With a diverse student population at DePaul, some students want more variety with DePaul’s on-campus dining options for students with religious dietary restrictions.

DePaul’s UMMA (United Muslims Moving Ahead) is one group looking for some improvement. They feel DePaul’s dining service has limited selections for Muslim students who follow the dietary law of Halal consumption. UMMA is currently surveying the demand for a Zabiha Halal dining option. Out of 147 responses so far, 64 percent felt that DePaul should offer this dining service in support of being receptive to diversity, according to Vincentianvalues.

‘Halal’ is a term in Islam that specifies food ingredients and items that are permissible to eat by the Islamic dietary law, while‘Zabiha Halal’ specifically d e a l s with meat of most animals (i.e. chicken, lamb, cows etc.). Animals are slaughtered and prepared by the religious teachings in the Quran. However, it’s not permissible for Muslims to consume the meat of pigs and any food items that contain blood or alcohol.

Joseph Kerins, a sophomore economics major, proposed the need for a Zabiha Halal dining option and collaborated with DePaul’s Fair Trade Council to initiate the effort for the largest non-Christian minority, according to University Ministry.

“I find it hard to believe that there is nothing specifically dedicated for Muslims,” Kerins said.

Kerins and UMMA hope to get other student organizations involved. “I feel very strongly about this project,” he said. “There shouldn’t be a compromise when it comes to dietary needs.”

Saifa Hussain, a senior and president of UMMA, is working with Kerins. She expressed concern about students having to balance the cost versus the quality of food.

“We want to have the best type of meat because if it isn’t proper, it defeats the purpose and becomes a compromise,” she said.
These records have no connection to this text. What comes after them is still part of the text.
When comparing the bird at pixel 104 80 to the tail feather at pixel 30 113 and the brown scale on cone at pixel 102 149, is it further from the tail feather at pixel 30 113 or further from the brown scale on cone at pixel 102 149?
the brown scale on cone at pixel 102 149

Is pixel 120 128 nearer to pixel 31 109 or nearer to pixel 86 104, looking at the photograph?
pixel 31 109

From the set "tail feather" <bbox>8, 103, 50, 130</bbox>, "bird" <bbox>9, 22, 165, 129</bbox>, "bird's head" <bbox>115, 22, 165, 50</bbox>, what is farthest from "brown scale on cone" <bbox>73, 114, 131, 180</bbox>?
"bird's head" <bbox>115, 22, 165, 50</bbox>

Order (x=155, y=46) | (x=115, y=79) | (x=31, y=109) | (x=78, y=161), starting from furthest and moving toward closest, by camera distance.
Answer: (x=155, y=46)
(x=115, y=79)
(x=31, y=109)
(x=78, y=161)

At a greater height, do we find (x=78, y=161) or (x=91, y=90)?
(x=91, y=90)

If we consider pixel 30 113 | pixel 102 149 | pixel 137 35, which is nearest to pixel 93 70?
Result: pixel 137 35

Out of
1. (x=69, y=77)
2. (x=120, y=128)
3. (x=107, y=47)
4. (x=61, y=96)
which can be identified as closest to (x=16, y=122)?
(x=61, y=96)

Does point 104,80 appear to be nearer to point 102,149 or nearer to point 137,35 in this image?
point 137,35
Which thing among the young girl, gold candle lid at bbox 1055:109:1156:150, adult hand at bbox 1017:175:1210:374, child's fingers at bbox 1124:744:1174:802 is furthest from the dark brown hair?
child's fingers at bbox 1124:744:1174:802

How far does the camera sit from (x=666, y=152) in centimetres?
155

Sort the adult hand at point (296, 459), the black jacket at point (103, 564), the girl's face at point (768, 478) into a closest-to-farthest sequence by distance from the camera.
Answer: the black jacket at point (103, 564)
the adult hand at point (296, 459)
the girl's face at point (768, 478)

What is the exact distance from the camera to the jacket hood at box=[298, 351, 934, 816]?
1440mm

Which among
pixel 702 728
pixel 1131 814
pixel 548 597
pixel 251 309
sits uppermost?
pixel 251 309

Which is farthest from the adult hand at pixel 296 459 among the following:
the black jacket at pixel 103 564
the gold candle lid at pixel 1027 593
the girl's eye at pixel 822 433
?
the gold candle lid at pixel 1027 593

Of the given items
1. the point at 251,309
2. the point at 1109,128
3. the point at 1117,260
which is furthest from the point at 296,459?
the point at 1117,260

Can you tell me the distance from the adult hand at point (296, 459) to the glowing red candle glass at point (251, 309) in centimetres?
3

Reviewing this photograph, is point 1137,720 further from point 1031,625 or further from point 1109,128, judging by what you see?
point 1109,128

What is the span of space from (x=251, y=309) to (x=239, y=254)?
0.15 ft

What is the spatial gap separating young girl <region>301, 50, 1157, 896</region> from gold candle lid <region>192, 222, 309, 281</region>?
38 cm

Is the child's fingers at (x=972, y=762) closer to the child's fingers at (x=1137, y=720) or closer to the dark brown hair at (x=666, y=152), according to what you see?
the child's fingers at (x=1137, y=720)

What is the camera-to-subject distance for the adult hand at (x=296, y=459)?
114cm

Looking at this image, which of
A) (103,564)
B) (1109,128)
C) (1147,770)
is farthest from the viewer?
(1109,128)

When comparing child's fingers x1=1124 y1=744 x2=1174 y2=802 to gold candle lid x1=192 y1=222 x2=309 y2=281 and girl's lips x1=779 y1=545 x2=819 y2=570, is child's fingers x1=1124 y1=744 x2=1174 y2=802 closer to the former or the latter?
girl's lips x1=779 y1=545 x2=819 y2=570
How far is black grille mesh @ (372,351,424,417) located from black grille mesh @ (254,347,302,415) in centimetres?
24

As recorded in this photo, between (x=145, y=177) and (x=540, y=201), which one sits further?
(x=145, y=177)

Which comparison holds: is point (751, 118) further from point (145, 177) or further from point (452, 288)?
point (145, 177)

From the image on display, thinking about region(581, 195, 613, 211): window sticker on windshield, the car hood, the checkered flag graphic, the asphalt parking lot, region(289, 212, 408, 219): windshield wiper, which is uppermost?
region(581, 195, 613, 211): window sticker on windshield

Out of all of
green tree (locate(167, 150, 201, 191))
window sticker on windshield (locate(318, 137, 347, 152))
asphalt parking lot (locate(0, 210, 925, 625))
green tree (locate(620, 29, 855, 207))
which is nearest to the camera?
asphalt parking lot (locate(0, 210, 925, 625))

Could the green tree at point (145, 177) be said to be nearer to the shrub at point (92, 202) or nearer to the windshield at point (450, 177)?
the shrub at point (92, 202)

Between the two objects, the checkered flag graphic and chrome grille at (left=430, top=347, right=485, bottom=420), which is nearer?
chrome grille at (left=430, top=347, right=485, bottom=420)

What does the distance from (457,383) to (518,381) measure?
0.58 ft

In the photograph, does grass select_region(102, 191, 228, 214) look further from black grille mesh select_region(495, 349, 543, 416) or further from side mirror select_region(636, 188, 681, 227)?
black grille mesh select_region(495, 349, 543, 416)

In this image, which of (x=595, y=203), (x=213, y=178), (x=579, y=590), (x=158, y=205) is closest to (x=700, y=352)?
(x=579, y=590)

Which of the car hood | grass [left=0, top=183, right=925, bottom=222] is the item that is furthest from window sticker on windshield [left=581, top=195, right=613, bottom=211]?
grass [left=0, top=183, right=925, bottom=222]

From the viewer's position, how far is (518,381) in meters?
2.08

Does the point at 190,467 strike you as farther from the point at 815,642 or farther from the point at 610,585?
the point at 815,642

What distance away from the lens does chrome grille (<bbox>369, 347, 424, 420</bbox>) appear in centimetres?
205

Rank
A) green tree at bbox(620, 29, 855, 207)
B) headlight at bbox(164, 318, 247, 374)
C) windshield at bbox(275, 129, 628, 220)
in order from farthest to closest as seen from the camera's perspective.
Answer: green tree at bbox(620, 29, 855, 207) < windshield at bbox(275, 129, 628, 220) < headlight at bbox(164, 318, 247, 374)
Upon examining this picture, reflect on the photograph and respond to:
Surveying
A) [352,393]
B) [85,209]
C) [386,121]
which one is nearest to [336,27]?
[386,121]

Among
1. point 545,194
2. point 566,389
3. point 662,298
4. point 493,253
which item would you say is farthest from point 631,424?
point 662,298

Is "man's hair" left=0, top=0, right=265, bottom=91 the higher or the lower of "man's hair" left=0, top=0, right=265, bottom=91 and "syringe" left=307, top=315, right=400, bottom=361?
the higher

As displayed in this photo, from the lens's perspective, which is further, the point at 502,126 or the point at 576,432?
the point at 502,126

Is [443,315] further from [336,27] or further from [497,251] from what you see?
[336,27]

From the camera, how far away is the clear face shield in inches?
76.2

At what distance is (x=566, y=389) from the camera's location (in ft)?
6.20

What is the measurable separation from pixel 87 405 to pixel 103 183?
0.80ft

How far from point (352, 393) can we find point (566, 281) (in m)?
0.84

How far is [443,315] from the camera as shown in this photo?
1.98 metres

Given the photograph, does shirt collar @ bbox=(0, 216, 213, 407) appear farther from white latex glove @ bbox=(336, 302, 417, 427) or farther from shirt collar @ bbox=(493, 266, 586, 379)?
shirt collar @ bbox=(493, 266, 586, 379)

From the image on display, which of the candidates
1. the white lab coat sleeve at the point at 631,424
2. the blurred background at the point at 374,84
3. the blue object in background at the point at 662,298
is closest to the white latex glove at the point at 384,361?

“T h e r e was no Halal option in the offered meal plan and it didn’t make sense to pay for a food plan that didn’t fit my religious standards,” Mohammad Sadiq Kurshid, an international student from Pakistan, said.

Rocio Valencia, a junior and accounting major, lived on campus freshman year but ended up eating off-campus more than using the offered meal plan.

“I felt there was no variety in food and had to change my diet to fit in,” Valencia said.

Students have raised concerns with dining options, and Chartwells, the organization that runs DePaul’s dining operation, has listened.

At a recent ‘Dine with Directors’ meeting they said a test run on Halal chicken would be offered at the deli on both campuses.

“Chartwells is committed to providing diverse food options and sourcing Halal meat or chicken is possible,” James Lee, director of dining operations, said.

The salad station will also be prepared according to Islamic laws to prevent cross contamination before the spring quarter comes to an end.

“DePaul regularly reviews its dining plans and food options and welcomes suggestions for improvements,” DePaul spokesperson Carol Hughes said. “The managers from Chartwells on campus are open to trying new items and plan on expanding Halal food options to next fall quarter.”

While there is movement to bring Halal meal options, the student demand to serve Kosher food hasn’t been quantified.

“It is possible to serve Kosher options and some students have expressed an interest, but the demand has not been determined,” Joshua Sushan, a sophomore and president of the Jewish fraternity Alpha Epsilon Pi, said.

To increase student involvement, dining directors are asking students to submit traditional and non-traditional recipes or dishes for chefs to implement at dining halls.

“It would be awesome if we could see an interfaith movement for religious dietary food,” Kerins added.